Aim
Answer these questions about the energy hub abstract below:
1. Which company are the authors affiliated with?
2. How long is the operating horizon?
3. What software is used to implement and solve the optimization problem?

Journal of Energy Management and Technology

Journal of Energy Management and Technology

Economical operation of energy hub by using energy storage systems focusing on resilience and energy security indices

Document Type : Original Article

Authors
Jafar Khayatzadeh 1
Seyed Meisam Ezzati 1
Azadeh Monjazebi 2
1 Head of Power Market Group, Deputy of Power Market, Iran Grid Management Company (IGMC), Tehran, Iran
2 Expert of Power Market Group, Deputy of Power Market, Iran Grid Management Company (IGMC), Tehran, Iran
10.22109/jemt.2024.435442.1485
Abstract
The combination of various energy carriers is an essential factor in power systems to increase endurance and resistance against high-impact events to supply network loads. In this article, a model is presented that deals with the optimal economic operation of the energy hub by increasing the system load resiliency and energy security at the lowest cost. To achieve these goals, energy storage devices and types of energy carriers are used. Furthermore, the loads are categorized as critical and noncritical loads and the highest priority in this article is to supply critical loads. In addition, four scenarios are considered, and each scenario is scrutinized in four steps. Critical load resilience index and energy security indices have been studied in this article, HHI and diversity indices are energy security indices. The operating horizon is 24 hours. In this article, there is a challenge between increasing load resilience and energy security and minimizing costs in the energy hub. In this study, mixed integer nonlinear programming [MINLP] is applied to formulate this optimization problem, which is implemented and solved by GAMS software. The results show that costs rise as critical load resilience increases.

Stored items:
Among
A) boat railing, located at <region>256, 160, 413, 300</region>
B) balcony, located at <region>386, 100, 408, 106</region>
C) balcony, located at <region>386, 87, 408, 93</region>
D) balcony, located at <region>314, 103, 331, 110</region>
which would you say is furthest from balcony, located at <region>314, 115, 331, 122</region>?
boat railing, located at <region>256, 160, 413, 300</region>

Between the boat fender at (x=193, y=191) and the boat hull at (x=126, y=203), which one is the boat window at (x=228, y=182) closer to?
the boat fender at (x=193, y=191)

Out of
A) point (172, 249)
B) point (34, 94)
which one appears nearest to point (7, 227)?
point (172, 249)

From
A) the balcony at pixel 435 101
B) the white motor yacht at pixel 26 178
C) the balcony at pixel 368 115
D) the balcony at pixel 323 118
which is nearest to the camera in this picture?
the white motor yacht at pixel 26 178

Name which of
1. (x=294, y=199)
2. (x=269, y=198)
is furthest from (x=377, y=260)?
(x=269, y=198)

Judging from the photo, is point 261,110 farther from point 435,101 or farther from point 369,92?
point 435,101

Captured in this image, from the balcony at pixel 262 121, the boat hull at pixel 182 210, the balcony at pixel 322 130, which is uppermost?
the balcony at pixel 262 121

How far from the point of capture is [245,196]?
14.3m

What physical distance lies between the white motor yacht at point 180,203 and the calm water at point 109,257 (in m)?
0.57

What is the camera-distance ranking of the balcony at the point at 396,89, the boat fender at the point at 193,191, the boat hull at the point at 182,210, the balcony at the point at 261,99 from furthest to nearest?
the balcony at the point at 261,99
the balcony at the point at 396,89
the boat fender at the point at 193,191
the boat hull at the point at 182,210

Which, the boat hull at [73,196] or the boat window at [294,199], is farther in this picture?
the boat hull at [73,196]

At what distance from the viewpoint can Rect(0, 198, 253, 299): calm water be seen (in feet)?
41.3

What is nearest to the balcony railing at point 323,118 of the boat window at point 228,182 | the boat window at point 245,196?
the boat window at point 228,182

Response to the task
1. Iran Grid Management Company (IGMC), Tehran, Iran
2. 24 hours
3. GAMS